==== Data lines ====

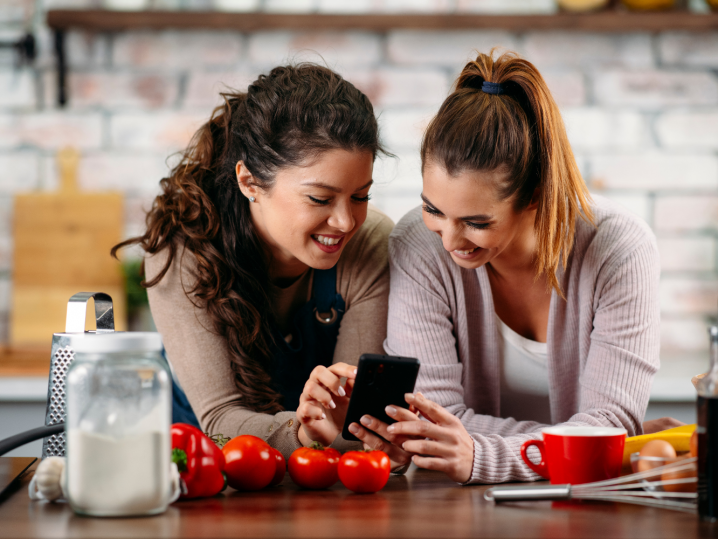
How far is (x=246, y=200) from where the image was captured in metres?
1.57

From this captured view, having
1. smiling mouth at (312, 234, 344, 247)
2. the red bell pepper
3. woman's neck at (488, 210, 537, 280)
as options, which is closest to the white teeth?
smiling mouth at (312, 234, 344, 247)

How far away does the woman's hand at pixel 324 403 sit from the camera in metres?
1.14

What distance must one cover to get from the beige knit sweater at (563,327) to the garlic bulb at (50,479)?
0.69 meters

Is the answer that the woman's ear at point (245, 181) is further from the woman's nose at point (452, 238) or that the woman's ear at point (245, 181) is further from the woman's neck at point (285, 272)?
the woman's nose at point (452, 238)

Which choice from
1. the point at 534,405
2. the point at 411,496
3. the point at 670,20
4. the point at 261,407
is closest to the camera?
the point at 411,496

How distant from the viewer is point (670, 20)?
8.32ft

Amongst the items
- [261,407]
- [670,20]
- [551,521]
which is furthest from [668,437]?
[670,20]

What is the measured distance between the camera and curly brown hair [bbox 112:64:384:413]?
1.44 metres

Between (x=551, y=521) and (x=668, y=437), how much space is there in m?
0.26

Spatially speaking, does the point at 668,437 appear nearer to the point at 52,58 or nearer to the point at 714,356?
the point at 714,356

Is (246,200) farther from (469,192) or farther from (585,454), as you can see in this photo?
(585,454)

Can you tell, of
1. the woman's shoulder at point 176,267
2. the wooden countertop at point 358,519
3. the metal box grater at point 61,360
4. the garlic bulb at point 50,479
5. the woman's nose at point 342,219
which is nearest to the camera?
the wooden countertop at point 358,519

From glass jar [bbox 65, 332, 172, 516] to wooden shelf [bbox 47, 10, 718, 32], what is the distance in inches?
76.6

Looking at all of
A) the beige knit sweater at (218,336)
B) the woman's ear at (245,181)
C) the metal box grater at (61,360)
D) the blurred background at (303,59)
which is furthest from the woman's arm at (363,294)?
the blurred background at (303,59)
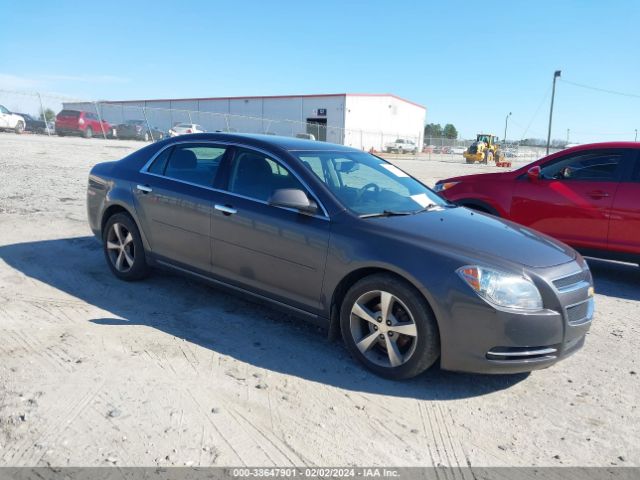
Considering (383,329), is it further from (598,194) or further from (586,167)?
(586,167)

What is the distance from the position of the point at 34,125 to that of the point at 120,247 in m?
26.2

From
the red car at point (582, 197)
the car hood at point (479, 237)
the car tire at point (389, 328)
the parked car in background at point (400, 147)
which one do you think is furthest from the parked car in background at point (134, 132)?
the car tire at point (389, 328)

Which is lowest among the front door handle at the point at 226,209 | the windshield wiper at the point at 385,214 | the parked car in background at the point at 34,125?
the front door handle at the point at 226,209

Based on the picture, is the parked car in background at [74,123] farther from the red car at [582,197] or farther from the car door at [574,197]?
the car door at [574,197]

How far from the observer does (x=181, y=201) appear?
479cm

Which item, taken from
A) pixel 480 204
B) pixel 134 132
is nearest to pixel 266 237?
pixel 480 204

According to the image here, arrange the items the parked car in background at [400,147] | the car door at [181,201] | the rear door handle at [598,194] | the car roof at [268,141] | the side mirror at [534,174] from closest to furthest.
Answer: the car roof at [268,141]
the car door at [181,201]
the rear door handle at [598,194]
the side mirror at [534,174]
the parked car in background at [400,147]

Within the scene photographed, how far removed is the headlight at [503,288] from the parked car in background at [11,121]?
27.3 metres

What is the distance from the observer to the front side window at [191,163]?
4734mm

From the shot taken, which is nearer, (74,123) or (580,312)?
(580,312)

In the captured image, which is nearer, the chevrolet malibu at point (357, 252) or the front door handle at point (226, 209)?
the chevrolet malibu at point (357, 252)

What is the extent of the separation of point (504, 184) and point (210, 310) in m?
4.36

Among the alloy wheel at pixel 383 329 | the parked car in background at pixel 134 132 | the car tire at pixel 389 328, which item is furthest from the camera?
the parked car in background at pixel 134 132

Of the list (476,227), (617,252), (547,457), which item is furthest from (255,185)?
(617,252)
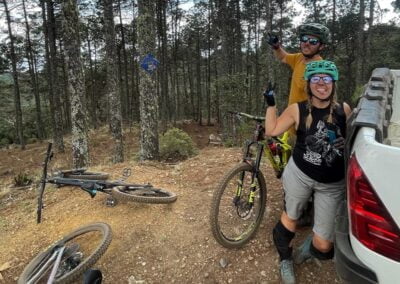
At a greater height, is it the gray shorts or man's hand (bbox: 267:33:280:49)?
man's hand (bbox: 267:33:280:49)

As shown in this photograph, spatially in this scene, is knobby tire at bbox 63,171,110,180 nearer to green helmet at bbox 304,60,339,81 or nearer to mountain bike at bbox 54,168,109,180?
mountain bike at bbox 54,168,109,180

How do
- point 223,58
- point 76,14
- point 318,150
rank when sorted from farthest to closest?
point 223,58
point 76,14
point 318,150

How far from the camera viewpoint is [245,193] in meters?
4.09

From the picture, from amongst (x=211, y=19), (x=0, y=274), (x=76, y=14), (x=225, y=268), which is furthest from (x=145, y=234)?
(x=211, y=19)

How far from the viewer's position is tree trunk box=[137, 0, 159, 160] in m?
7.36

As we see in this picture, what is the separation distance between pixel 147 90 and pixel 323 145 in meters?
5.17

====

* [What is asked] Can you copy out all of the material above word for word, leaving the pictures out?

* [Solution to this exercise]
How far is (x=246, y=200) from where the image was captured in metres?
1.57

From this captured view, having
1. smiling mouth at (312, 234, 344, 247)
2. the red bell pepper
3. woman's neck at (488, 210, 537, 280)
as options, which is closest to the white teeth?
smiling mouth at (312, 234, 344, 247)

How far away does the woman's hand at pixel 324 403 sit from the camera in metres?
1.14

What distance must one cover to get from the beige knit sweater at (563,327) to the garlic bulb at (50,479)?
0.69 meters

Is the answer that the woman's ear at point (245, 181) is further from the woman's nose at point (452, 238) or that the woman's ear at point (245, 181) is further from the woman's neck at point (285, 272)?
the woman's nose at point (452, 238)

Which choice from
1. the point at 534,405
2. the point at 411,496
3. the point at 670,20
4. the point at 261,407
is closest to the camera?
the point at 411,496

How distant from the viewer is point (670, 20)?
8.32ft

Amongst the items
- [261,407]
- [670,20]
- [551,521]
which is furthest from [668,437]?
[670,20]

What is the measured distance between the camera and curly brown hair [bbox 112:64:384:413]?
1.44 metres

Between (x=551, y=521) and (x=668, y=437), how much space is there in m?
0.26

Spatially speaking, does the point at 668,437 appear nearer to the point at 52,58 or nearer to the point at 714,356?
the point at 714,356

Is (246,200) farther from (469,192) or farther from (585,454), as you can see in this photo?
(585,454)

Can you tell, of
1. the woman's shoulder at point 176,267
2. the wooden countertop at point 358,519
3. the metal box grater at point 61,360
4. the garlic bulb at point 50,479
5. the woman's nose at point 342,219
which is nearest to the camera?
the wooden countertop at point 358,519

From glass jar [bbox 65, 332, 172, 516] to wooden shelf [bbox 47, 10, 718, 32], what is the distance in inches?
76.6

Looking at all of
A) the beige knit sweater at (218,336)
B) the woman's ear at (245,181)
C) the metal box grater at (61,360)
D) the blurred background at (303,59)
which is furthest from the woman's arm at (363,294)?
the blurred background at (303,59)
Considering (383,329), is it further from (598,194) or further from (586,167)?
(586,167)

What is the distance from the position of the point at 34,125 to that of the point at 120,247 in m?
26.2

From
the red car at point (582, 197)
the car hood at point (479, 237)
the car tire at point (389, 328)
the parked car in background at point (400, 147)
which one do you think is furthest from the parked car in background at point (134, 132)?
the car tire at point (389, 328)

Which is lowest among the front door handle at the point at 226,209 | the windshield wiper at the point at 385,214 | the parked car in background at the point at 34,125?
the front door handle at the point at 226,209

Based on the picture, is the parked car in background at [74,123] farther from the red car at [582,197] or farther from the car door at [574,197]?
the car door at [574,197]

How far from the observer does (x=181, y=201) appear?
479cm

Which item, taken from
A) pixel 480 204
B) pixel 134 132
is nearest to pixel 266 237?
pixel 480 204

According to the image here, arrange the items the parked car in background at [400,147] | the car door at [181,201] | the rear door handle at [598,194] | the car roof at [268,141] | the side mirror at [534,174] from closest to furthest.
Answer: the car roof at [268,141]
the car door at [181,201]
the rear door handle at [598,194]
the side mirror at [534,174]
the parked car in background at [400,147]

Within the scene photographed, how far removed is the headlight at [503,288] from the parked car in background at [11,121]?
27.3 metres

What is the distance from the observer to the front side window at [191,163]?
4734mm

From the shot taken, which is nearer, (74,123) or (580,312)?
(580,312)

In the captured image, which is nearer, the chevrolet malibu at point (357, 252) or the front door handle at point (226, 209)?
the chevrolet malibu at point (357, 252)

What is the extent of the separation of point (504, 184) and point (210, 310) in m?
4.36

Among the alloy wheel at pixel 383 329 | the parked car in background at pixel 134 132 | the car tire at pixel 389 328, which item is furthest from the camera?
the parked car in background at pixel 134 132

Of the list (476,227), (617,252), (547,457), which item is furthest from (255,185)?
(617,252)
At a greater height, is it the gray shorts or man's hand (bbox: 267:33:280:49)?
man's hand (bbox: 267:33:280:49)

As shown in this photograph, spatially in this scene, is knobby tire at bbox 63,171,110,180 nearer to green helmet at bbox 304,60,339,81 or nearer to mountain bike at bbox 54,168,109,180?
mountain bike at bbox 54,168,109,180

How do
- point 223,58
- point 76,14
- point 318,150
rank when sorted from farthest to closest?
point 223,58
point 76,14
point 318,150

How far from the camera viewpoint is [245,193] in meters?
4.09

From the picture, from amongst (x=211, y=19), (x=0, y=274), (x=76, y=14), (x=225, y=268), which is furthest from (x=145, y=234)?
(x=211, y=19)

How far from the viewer's position is tree trunk box=[137, 0, 159, 160] in m?
7.36

As we see in this picture, what is the separation distance between pixel 147 90 and pixel 323 145 in meters?
5.17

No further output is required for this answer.